*** Opening of Passage shown ***
If any of you were ever children, you can probably relate, understanding that we always left more stuff on the steps than we ever toted up to our room. It was so much more efficient that way, albeit extremely dangerous - especially in the dark of night when our feet landed on that slick algebra notebook as we descended the treacherous terrain to the first floor bathroom. Of course the time it took to navigate from the top of the stairs to the bottom was cut in half as we half skied our way down to slam into the closed door at the foot of the steps. Proudly (surprisingly), I can say none of us ever broke a bone.
I remain afflicted to this day. With regularity, I ask my ever-tolerant husband, "Have you seen my shoes? Where is my brush? What have I done with my sunglasses?”
He is always on top of the situation. He alerts me as to the whereabouts of the missing articles, never skipping a chance to follow his pinpoint accuracy with the crack, "I can put my hands on anything I own in the dark.” Does the man have nothing better to do with his life than organize?
I am reminded of an old movie, That Touch of Mink, with Cary Grant and Doris Day, where he comments to his ditzy wife, "I'll come home and find you've misplaced the children.” She can't argue with him or be insulted because, to her credit, she recognizes her limitations.
Do I forget where I've laid things because I, too, am ditzy? Some might agree, my husband perhaps, fueled by the time I said aloud in his truck, "Crank.” The look he threw in my direction was odd and I, too, found myself puzzled at my unusual comment until I realized I was thinking about manually rolling down the passenger window. With that explained, my odd enunciation of thought didn't seem quite so odd, now did it?
*** Close of Passage shown ***
*** Opening of Source information ***
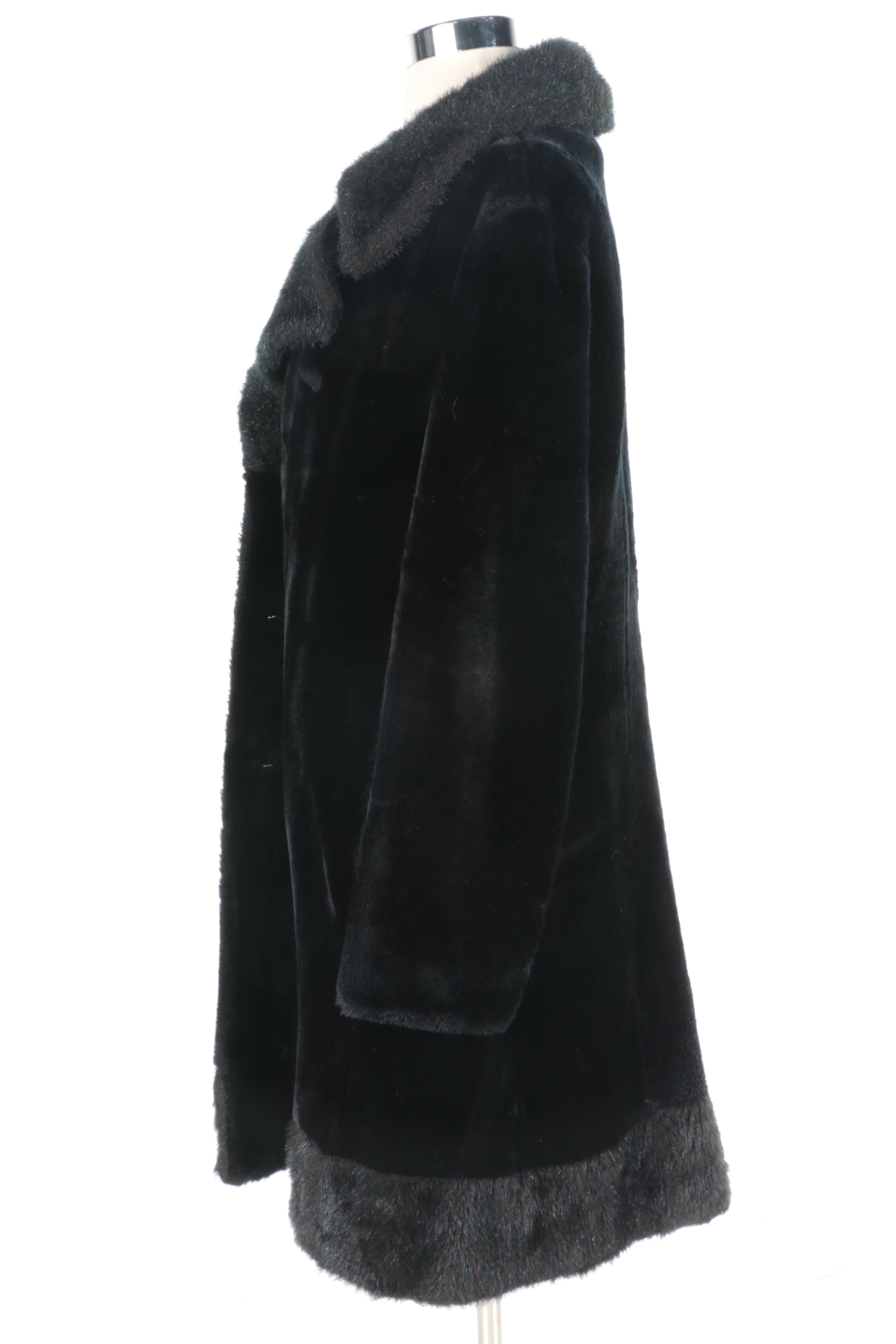Women's Faux Fur Coat
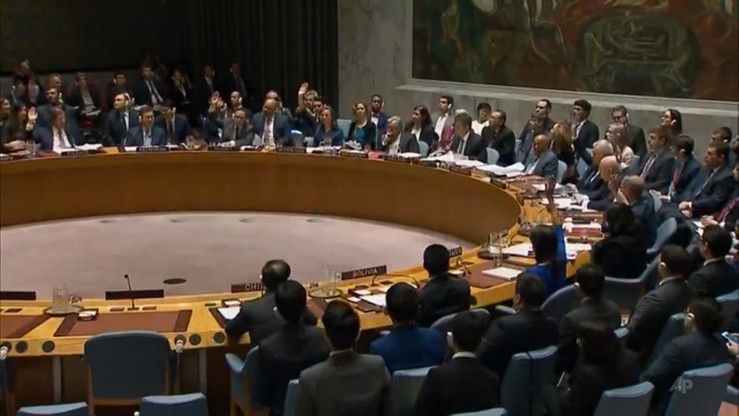 Do ONZ trafił projekt rezolucji USA, Francji i Wielkiej Brytanii w sprawie Syrii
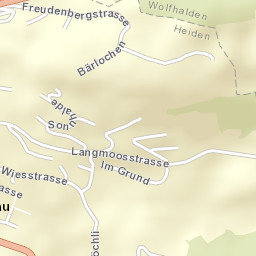 Bezirk Vorderland Street Map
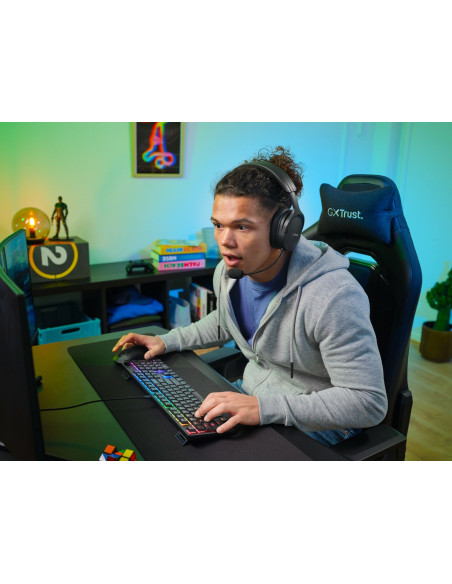 Klawiatura Gamingowa Gxt 866 Torix Us Wireless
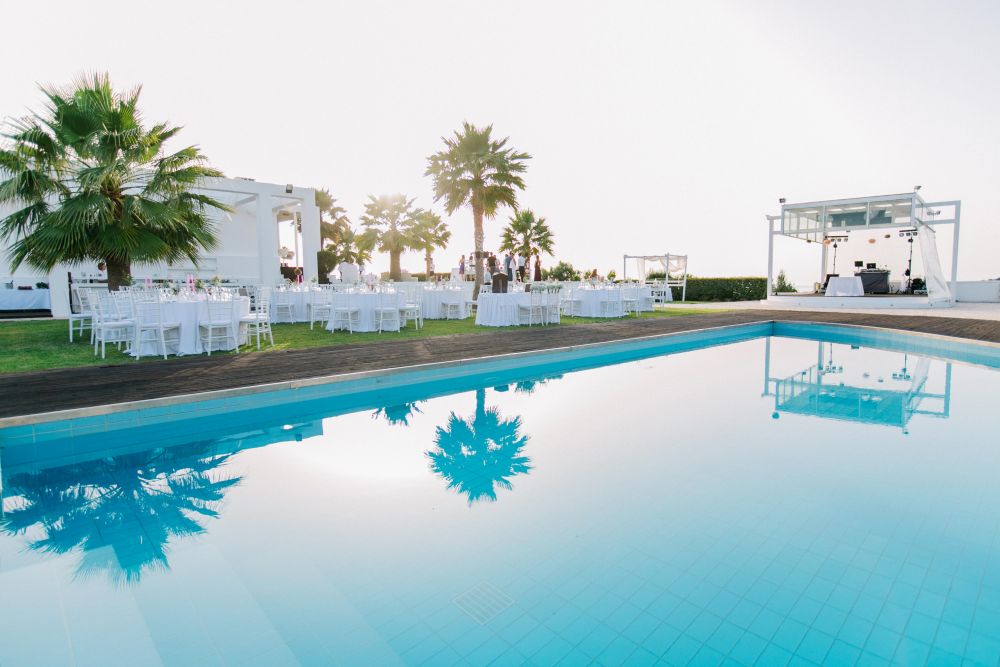 pool area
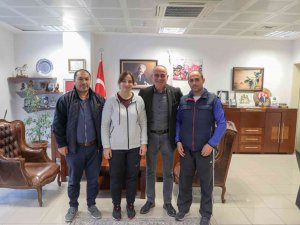 Gemlikli Semanur Olimpiyat Yolunda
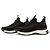 Chanel Sneaker aus Mischgewebe mit schwarzem CC-Logo - Ansicht 4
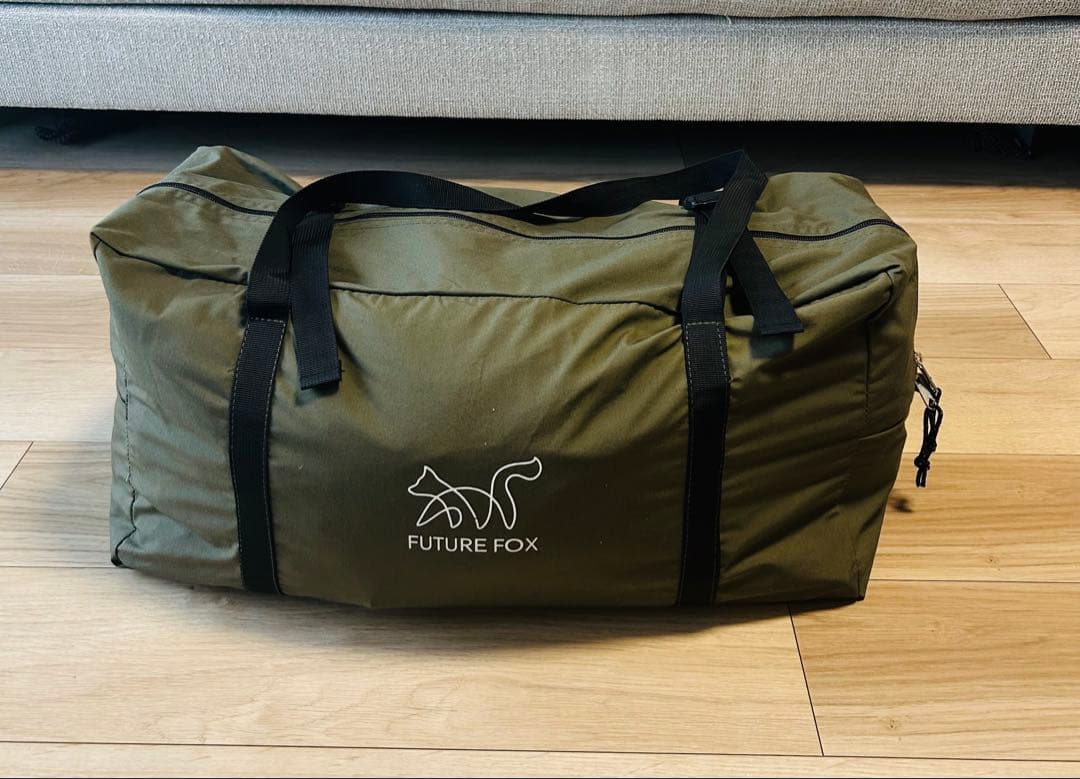 【美品 廃盤希少】FUTURE FOX フォックスベース パップテント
*** Close of Source information ***
Prompt A: In the essay, which old movie does the writer recall, and who stars in it?
Prompt B: Summarize the essay in two sentences.
Prompt C: Write out the essay's text between "I remain afflicted" and "recognizes her limitations.", inclusive.

Problem solution A: That Touch of Mink, with Cary Grant and Doris Day.

Problem solution B: The writer recalls leaving things on the stairs as a child and still misplaces belongings today, relying on a tolerant husband who always knows where they are and boasts that he can put his hands on anything he owns in the dark. The writer compares this to a line from That Touch of Mink and wonders about being ditzy, recalling saying "Crank" aloud in his truck while thinking about manually rolling down the passenger window.

Problem solution C:
I remain afflicted to this day. With regularity, I ask my ever-tolerant husband, "Have you seen my shoes? Where is my brush? What have I done with my sunglasses?”
He is always on top of the situation. He alerts me as to the whereabouts of the missing articles, never skipping a chance to follow his pinpoint accuracy with the crack, "I can put my hands on anything I own in the dark.” Does the man have nothing better to do with his life than organize?
I am reminded of an old movie, That Touch of Mink, with Cary Grant and Doris Day, where he comments to his ditzy wife, "I'll come home and find you've misplaced the children.” She can't argue with him or be insulted because, to her credit, she recognizes her limitations.